To address this diagnostic challenge, specialists rely on advanced imaging techniques and established criteria. Advanced imaging, such as perfusion MRI (Dynamic Susceptibility Contrast-MRI), helps differentiate PsP from recurrence. True tumor progression shows increased blood flow and new blood vessel formation, while PsP is primarily inflammation. Diagnosis of recurrence is guided by the Response Assessment in Neuro-Oncology (RANO) criteria, which use both imaging changes and clinical status. Sometimes, a biopsy is necessary to obtain tissue confirmation, particularly if clinical symptoms are worsening but imaging is inconclusive.

Options for Recurrent Glioblastoma

Once tumor recurrence is confirmed, there is no single established standard of care. Treatment decisions are highly individualized based on the patient’s overall health, and the location and size of the returning tumor. The median overall survival following a recurrence is significantly shorter, often around six to eight months with active treatment. Therapeutic strategies generally fall into three categories: local interventions, systemic therapies, and device-based approaches.

Local Interventions

For localized recurrence, a second surgery (re-resection) may be an option if the tumor is safely accessible and the patient’s performance status is good. The goal of re-resection is primarily to relieve symptoms caused by mass effect and to obtain tissue for molecular analysis. Re-irradiation, often using focused techniques like stereotactic radiosurgery, is another local option. This is considered if the initial radiation dose allows for it without causing damage to surrounding healthy brain tissue, and is typically reserved for smaller, well-defined recurrences.

Systemic Therapies

Systemic therapies for recurrent GBM include alternative chemotherapy agents, such as lomustine (CCNU), a nitrosourea that can cross the blood-brain barrier. Lomustine is often used as a single agent. Another frequently used systemic agent is Bevacizumab (Avastin), a monoclonal antibody that targets the vascular endothelial growth factor (VEGF). Bevacizumab reduces swelling and fluid buildup (edema) around the tumor, which can improve neurological symptoms and reduce the need for steroids. However, it has not been shown to extend overall survival significantly.

Device-Based Therapy

TTFields remains a viable option for recurrent disease, used as a monotherapy or in combination with second-line chemotherapy. Combining TTFields with second-line chemotherapy can lead to a longer progression-free survival rate compared to chemotherapy alone. The choice among all options depends on factors such as the time since initial treatment, tumor characteristics, and patient preferences.

Outlook and Advanced Clinical Trials

The prognosis following glioblastoma recurrence is challenging, highlighting the need for continual research into novel treatments.
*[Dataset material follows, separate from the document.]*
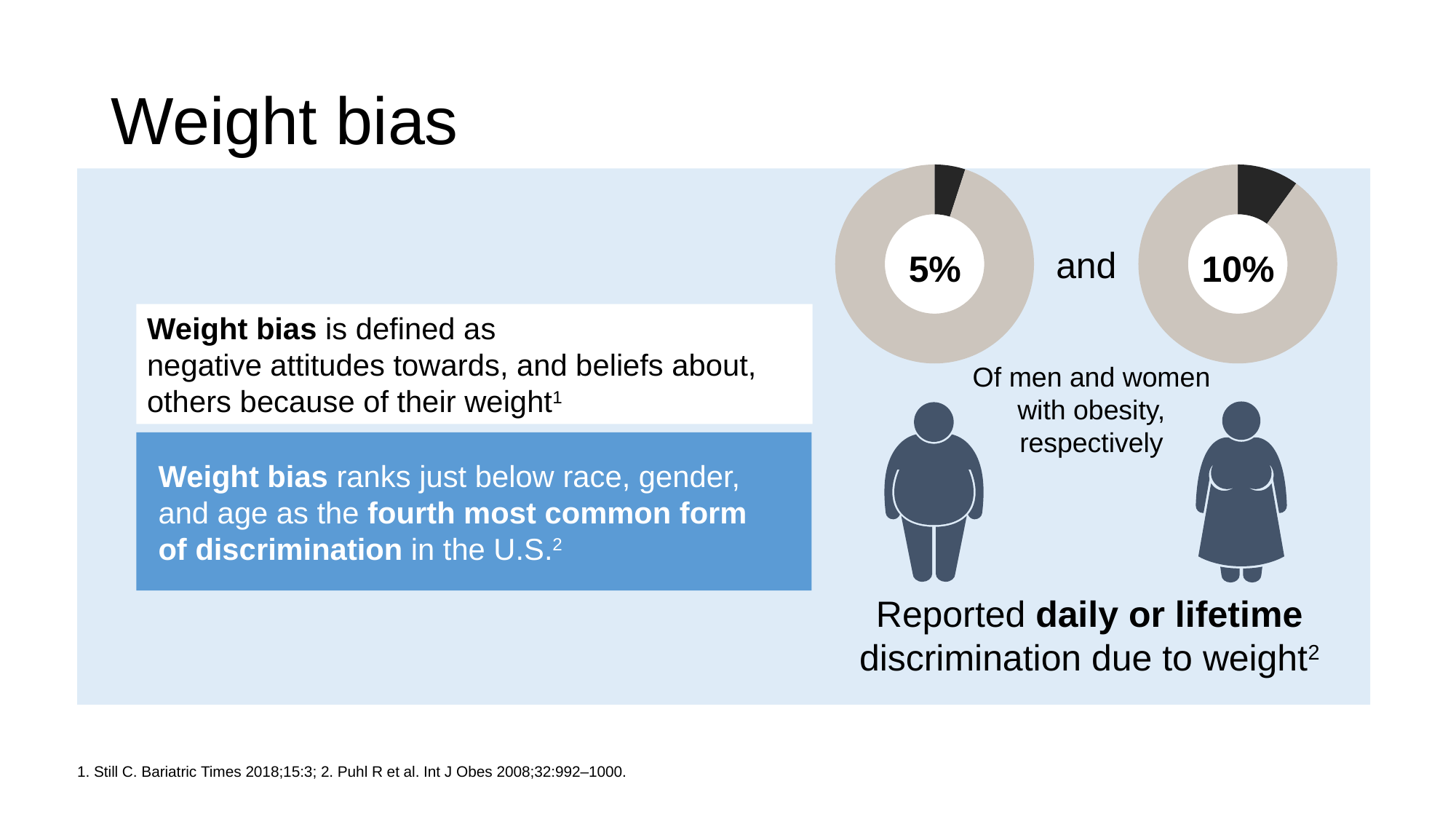
Is the value shown in the right donut chart greater or less than 5%? Greater What colour is the highlighted segment in each donut chart? Black How many donut charts are on the slide? 2 Which group shows the lower percentage in the donut charts, men or women? Men What kind of chart is used to show the 5% and 10% values? Donut chart What value is shown in the centre of the left donut chart? 5% What value is shown in the centre of the right donut chart? 10% According to the donut charts, what percentage of women with obesity reported daily or lifetime discrimination due to weight? 10% What is the difference between the percentage shown for women and the percentage shown for men in the donut charts? 5 percentage points What do the two donut charts represent, according to the caption below them? Reported daily or lifetime discrimination due to weight Which group shows the higher percentage in the donut charts, men or women? Women According to the donut charts, what percentage of men with obesity reported daily or lifetime discrimination due to weight? 5%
Clinical trials represent a primary path forward, offering access to therapies not yet approved for standard care, which often represent the best opportunity for improved outcomes.

Advanced clinical trials are currently focused on several promising avenues. These include immunotherapies designed to harness the body’s immune system to attack cancer cells, such as immune checkpoint inhibitors and personalized cancer vaccine trials. Targeted molecular therapies are also being investigated, focusing on specific genetic mutations or signaling pathways identified in the recurrent tumor.

Beyond treatment, quality of life management is a primary concern for patients with recurrent GBM. Early integration of palliative care focuses on alleviating symptoms, supporting patients and caregivers, and ensuring comfort alongside disease-directed treatments. This comprehensive approach includes managing symptoms like fatigue, pain, and cognitive changes.